Start

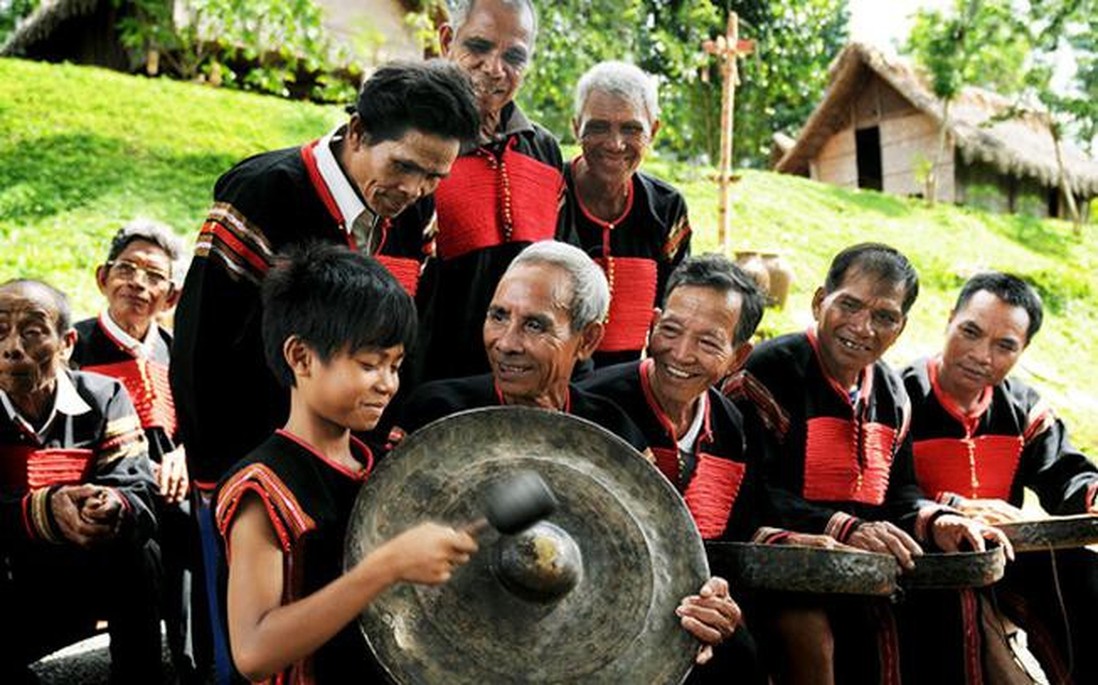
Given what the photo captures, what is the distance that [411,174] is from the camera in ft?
9.74

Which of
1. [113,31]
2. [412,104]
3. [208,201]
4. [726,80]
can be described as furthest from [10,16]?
[412,104]

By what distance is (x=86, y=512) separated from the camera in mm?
3438

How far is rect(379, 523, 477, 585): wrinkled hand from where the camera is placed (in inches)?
84.4

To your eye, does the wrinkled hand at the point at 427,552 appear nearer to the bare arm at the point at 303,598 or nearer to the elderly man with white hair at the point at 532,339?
the bare arm at the point at 303,598

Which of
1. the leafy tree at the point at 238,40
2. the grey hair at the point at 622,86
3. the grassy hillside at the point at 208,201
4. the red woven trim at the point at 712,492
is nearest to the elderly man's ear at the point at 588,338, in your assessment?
the red woven trim at the point at 712,492

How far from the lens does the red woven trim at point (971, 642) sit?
3.65 m

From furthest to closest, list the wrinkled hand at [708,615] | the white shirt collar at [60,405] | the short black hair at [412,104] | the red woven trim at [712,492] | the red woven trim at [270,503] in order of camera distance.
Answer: the white shirt collar at [60,405] → the red woven trim at [712,492] → the short black hair at [412,104] → the wrinkled hand at [708,615] → the red woven trim at [270,503]

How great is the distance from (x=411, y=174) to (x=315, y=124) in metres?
13.9

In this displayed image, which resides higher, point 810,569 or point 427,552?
point 427,552

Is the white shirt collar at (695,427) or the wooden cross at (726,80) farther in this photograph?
the wooden cross at (726,80)

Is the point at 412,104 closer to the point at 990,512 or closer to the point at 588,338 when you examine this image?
the point at 588,338

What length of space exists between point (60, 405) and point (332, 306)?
5.34 ft

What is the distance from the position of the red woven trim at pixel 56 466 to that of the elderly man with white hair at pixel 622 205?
1.85 m

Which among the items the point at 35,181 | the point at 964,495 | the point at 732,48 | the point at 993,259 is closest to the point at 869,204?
the point at 993,259
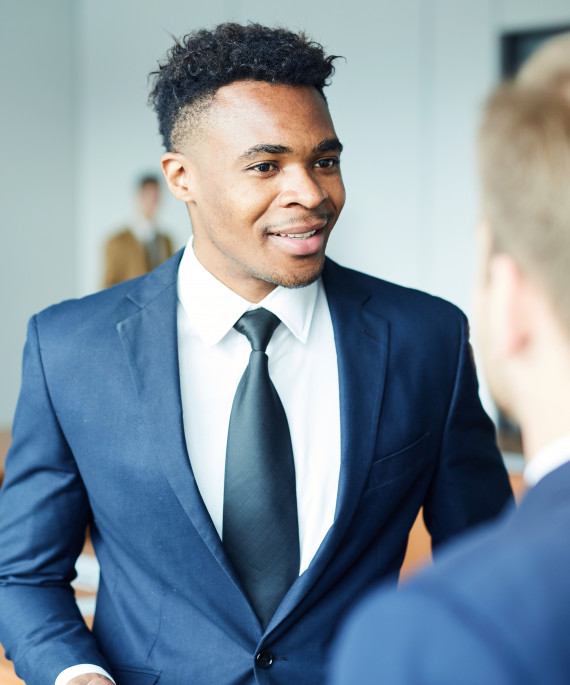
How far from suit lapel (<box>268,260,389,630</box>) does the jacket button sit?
49 millimetres

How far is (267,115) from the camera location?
1315 millimetres

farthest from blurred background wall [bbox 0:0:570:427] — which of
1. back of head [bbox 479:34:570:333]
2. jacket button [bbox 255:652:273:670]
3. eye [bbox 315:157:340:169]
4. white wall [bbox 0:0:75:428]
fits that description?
back of head [bbox 479:34:570:333]

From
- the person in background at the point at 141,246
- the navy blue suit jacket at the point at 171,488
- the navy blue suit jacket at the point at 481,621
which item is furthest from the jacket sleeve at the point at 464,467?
the person in background at the point at 141,246

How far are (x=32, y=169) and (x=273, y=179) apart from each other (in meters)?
6.22

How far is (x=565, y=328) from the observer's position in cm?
61

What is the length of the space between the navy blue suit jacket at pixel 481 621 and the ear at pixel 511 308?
0.46 feet

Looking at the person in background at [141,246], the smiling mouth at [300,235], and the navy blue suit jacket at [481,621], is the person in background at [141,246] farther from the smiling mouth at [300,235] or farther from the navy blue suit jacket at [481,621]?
the navy blue suit jacket at [481,621]

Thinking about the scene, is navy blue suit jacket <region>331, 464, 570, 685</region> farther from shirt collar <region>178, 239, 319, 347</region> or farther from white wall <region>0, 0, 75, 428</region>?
white wall <region>0, 0, 75, 428</region>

End

● Problem statement:
Update all of the lines above by swapping every "elderly man" for "old man" and leaving everything else as it is. Leave the pictures out of your answer.

● Reply:
Given what the photo captures, what is the distance that [411,174] is from the camera in ft?
9.74

Which of
1. [113,31]
2. [412,104]
3. [208,201]
4. [726,80]
can be described as furthest from [10,16]?
[412,104]

By what distance is (x=86, y=512) separated from the camera in mm?
3438

How far is rect(379, 523, 477, 585): wrinkled hand from where the camera is placed (in inches)?
84.4

To your eye, does the wrinkled hand at the point at 427,552 appear nearer to the bare arm at the point at 303,598 or nearer to the old man with white hair at the point at 532,339?
the bare arm at the point at 303,598

Which of
1. the leafy tree at the point at 238,40
2. the grey hair at the point at 622,86
3. the grassy hillside at the point at 208,201
4. the red woven trim at the point at 712,492
is nearest to the old man's ear at the point at 588,338, in your assessment?
the red woven trim at the point at 712,492

How far from the lens does the red woven trim at point (971, 642) sit?
3.65 m

From furthest to closest, list the wrinkled hand at [708,615] | the white shirt collar at [60,405] | the short black hair at [412,104] | the red woven trim at [712,492] | the red woven trim at [270,503] in order of camera distance.
Answer: the white shirt collar at [60,405] → the red woven trim at [712,492] → the short black hair at [412,104] → the wrinkled hand at [708,615] → the red woven trim at [270,503]

How great is the distance from (x=411, y=174) to (x=315, y=124) in metres?
13.9

In this displayed image, which resides higher, point 810,569 or point 427,552?
point 427,552

Is the white shirt collar at (695,427) or the wooden cross at (726,80) farther in this photograph?
the wooden cross at (726,80)

Is the point at 412,104 closer to the point at 990,512 or closer to the point at 588,338 when you examine this image?
the point at 588,338

What length of space exists between point (60, 405) and point (332, 306)?
5.34 ft

What is the distance from the position of the red woven trim at pixel 56 466 to that of the old man with white hair at pixel 622 205?
1.85 m

Which among the items the point at 35,181 | the point at 964,495 | the point at 732,48 | the point at 993,259 is closest to the point at 869,204?
the point at 993,259
How far from suit lapel (<box>268,260,389,630</box>) does the jacket button sit?
49 millimetres

How far is (267,115) from the camera location?
1315 millimetres

farthest from blurred background wall [bbox 0:0:570:427] — which of
1. back of head [bbox 479:34:570:333]
2. jacket button [bbox 255:652:273:670]
3. eye [bbox 315:157:340:169]
4. white wall [bbox 0:0:75:428]
fits that description?
back of head [bbox 479:34:570:333]

From
- the person in background at the point at 141,246
- the navy blue suit jacket at the point at 171,488
- the navy blue suit jacket at the point at 481,621
which item is furthest from the jacket sleeve at the point at 464,467?
the person in background at the point at 141,246

How far are (x=32, y=169) and (x=273, y=179) apart from each other (in meters)?
6.22

How far is (x=565, y=328) from the observer's position in cm?
61

What is the length of the space between the navy blue suit jacket at pixel 481 621 and the ear at pixel 511 308?
0.46 feet

Looking at the person in background at [141,246], the smiling mouth at [300,235], and the navy blue suit jacket at [481,621], is the person in background at [141,246] farther from the smiling mouth at [300,235] or farther from the navy blue suit jacket at [481,621]?
the navy blue suit jacket at [481,621]

Thinking about the scene, is navy blue suit jacket <region>331, 464, 570, 685</region> farther from shirt collar <region>178, 239, 319, 347</region> or farther from white wall <region>0, 0, 75, 428</region>?
white wall <region>0, 0, 75, 428</region>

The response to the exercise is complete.